Verbatim copy without images: return all of the data as it stands.

··· Source information ···

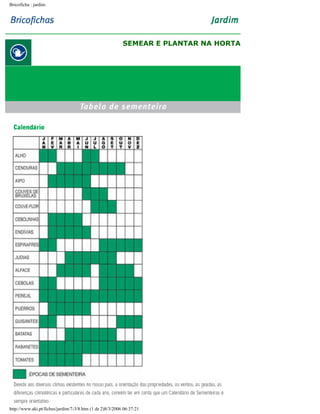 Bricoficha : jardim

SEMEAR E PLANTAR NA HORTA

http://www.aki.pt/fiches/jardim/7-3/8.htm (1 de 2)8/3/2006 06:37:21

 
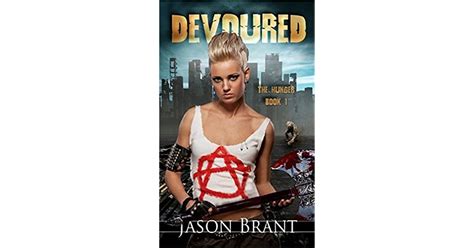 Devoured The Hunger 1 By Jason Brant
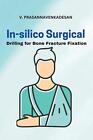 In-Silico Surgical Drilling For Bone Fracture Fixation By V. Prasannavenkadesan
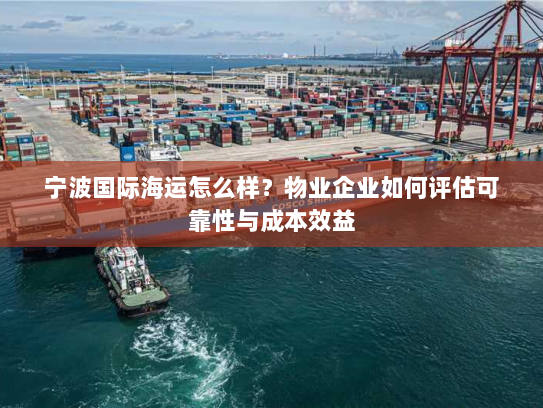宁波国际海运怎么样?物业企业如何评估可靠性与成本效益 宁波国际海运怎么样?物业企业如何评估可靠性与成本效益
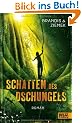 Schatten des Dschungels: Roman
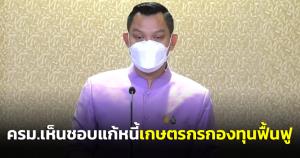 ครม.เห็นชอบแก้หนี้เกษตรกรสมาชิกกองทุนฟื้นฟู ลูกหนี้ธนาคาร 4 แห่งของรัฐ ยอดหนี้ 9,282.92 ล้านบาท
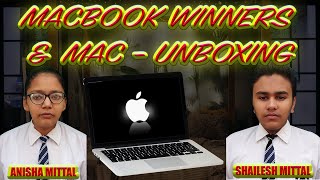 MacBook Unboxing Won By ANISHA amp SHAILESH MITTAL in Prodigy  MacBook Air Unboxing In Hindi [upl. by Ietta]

···

**Response area**:
 Bricoficha : jardim

SEMEAR E PLANTAR NA HORTA

http://www.aki.pt/fiches/jardim/7-3/8.htm (1 de 2)8/3/2006 06:37:21

 
 Devoured The Hunger 1 By Jason Brant
 In-Silico Surgical Drilling For Bone Fracture Fixation By V. Prasannavenkadesan
宁波国际海运怎么样?物业企业如何评估可靠性与成本效益 宁波国际海运怎么样?物业企业如何评估可靠性与成本效益
 Schatten des Dschungels: Roman
 ครม.เห็นชอบแก้หนี้เกษตรกรสมาชิกกองทุนฟื้นฟู ลูกหนี้ธนาคาร 4 แห่งของรัฐ ยอดหนี้ 9,282.92 ล้านบาท
 MacBook Unboxing Won By ANISHA amp SHAILESH MITTAL in Prodigy  MacBook Air Unboxing In Hindi [upl. by Ietta]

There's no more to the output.